We conclude, for this specific example, that RK showed the best performance based on the implemented evaluation metrics. Therefore RK is a suitable method predicting SOC values across FYROM, although other methods generate similar results, we propose that, given available data, RK could be also easier to interpret, because it provides the means to identify the main effects and coefficients of the relationships across the covariate space and the response variable. Beyond model evaluation, the spatial combination of different modeling approaches (e.g., by the means of the ensemble learning theory) should also be considered in order to maximize the accuracy of results. Regardless the statistical space, the users should be aware that different plausible predictions or conventional SOC maps provide complementary information.

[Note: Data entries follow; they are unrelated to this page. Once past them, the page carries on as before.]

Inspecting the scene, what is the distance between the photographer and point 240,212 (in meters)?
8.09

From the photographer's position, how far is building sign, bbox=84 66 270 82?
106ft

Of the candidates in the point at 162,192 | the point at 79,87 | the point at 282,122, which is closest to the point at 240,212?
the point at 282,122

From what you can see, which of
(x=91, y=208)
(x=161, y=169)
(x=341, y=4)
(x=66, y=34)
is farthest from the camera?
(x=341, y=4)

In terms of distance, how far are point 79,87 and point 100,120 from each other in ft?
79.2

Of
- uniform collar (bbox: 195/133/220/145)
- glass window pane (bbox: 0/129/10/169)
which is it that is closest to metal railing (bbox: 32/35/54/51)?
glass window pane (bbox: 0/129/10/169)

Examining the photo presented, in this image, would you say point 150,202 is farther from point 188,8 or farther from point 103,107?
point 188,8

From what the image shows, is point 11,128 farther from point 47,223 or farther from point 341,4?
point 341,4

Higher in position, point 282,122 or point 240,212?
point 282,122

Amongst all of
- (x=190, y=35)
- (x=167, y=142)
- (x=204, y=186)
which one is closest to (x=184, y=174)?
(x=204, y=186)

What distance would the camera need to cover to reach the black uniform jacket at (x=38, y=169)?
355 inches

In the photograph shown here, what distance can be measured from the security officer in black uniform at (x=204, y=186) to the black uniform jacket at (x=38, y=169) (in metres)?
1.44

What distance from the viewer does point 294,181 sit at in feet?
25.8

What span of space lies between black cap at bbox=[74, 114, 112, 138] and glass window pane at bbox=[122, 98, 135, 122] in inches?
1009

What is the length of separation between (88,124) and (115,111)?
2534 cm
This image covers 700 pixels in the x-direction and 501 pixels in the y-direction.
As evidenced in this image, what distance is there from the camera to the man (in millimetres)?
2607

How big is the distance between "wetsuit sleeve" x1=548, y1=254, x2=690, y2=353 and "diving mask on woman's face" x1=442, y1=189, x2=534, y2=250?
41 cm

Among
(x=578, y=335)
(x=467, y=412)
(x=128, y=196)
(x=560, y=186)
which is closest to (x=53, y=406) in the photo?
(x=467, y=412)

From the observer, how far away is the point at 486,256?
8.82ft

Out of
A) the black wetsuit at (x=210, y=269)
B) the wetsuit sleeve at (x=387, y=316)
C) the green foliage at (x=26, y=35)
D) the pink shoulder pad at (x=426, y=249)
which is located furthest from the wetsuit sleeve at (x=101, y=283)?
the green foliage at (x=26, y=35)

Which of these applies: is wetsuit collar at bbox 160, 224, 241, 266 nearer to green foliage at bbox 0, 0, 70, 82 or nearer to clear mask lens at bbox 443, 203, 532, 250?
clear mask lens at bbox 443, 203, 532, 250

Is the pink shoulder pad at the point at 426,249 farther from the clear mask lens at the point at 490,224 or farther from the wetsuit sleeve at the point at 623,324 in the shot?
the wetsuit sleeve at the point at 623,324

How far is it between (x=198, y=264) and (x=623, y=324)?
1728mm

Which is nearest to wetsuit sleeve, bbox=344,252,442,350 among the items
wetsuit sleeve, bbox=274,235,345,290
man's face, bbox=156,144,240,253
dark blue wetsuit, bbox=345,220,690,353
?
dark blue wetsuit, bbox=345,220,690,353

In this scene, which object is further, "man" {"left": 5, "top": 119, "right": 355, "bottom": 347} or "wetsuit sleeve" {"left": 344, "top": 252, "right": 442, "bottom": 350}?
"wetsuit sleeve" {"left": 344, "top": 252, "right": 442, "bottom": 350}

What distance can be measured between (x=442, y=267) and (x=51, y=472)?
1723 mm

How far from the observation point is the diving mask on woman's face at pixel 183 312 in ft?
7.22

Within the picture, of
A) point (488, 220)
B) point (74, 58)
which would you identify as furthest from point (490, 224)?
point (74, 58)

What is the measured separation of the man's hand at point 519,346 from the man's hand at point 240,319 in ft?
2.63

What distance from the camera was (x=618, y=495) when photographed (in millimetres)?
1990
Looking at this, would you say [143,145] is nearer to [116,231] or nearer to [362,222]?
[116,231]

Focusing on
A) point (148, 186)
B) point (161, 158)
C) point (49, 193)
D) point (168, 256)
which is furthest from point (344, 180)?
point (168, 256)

From a pedological point of view the GM is apprapiate for the accurate delinetion of soil units and the continuos use of different modeling approaches will enhance our capacity to describe the functional variability with higher spatial detail and accuracy within each soil type unit.
Finally, we want to highlight that integrating different statistical methods and visualization tools, such as those provided by the **openair** package in **R** [@openair] will enhance our capacity to identify the best modeling approaches and a combination of SOC prediction factors given a specific dataset. Model evaluation benefits our understanding of the circumstances why each modeling approach will generate different results, which is a first step towards reducing uncertainty while increasing the spatial resolution and accuracy of predictions, the eternal problem for DSM.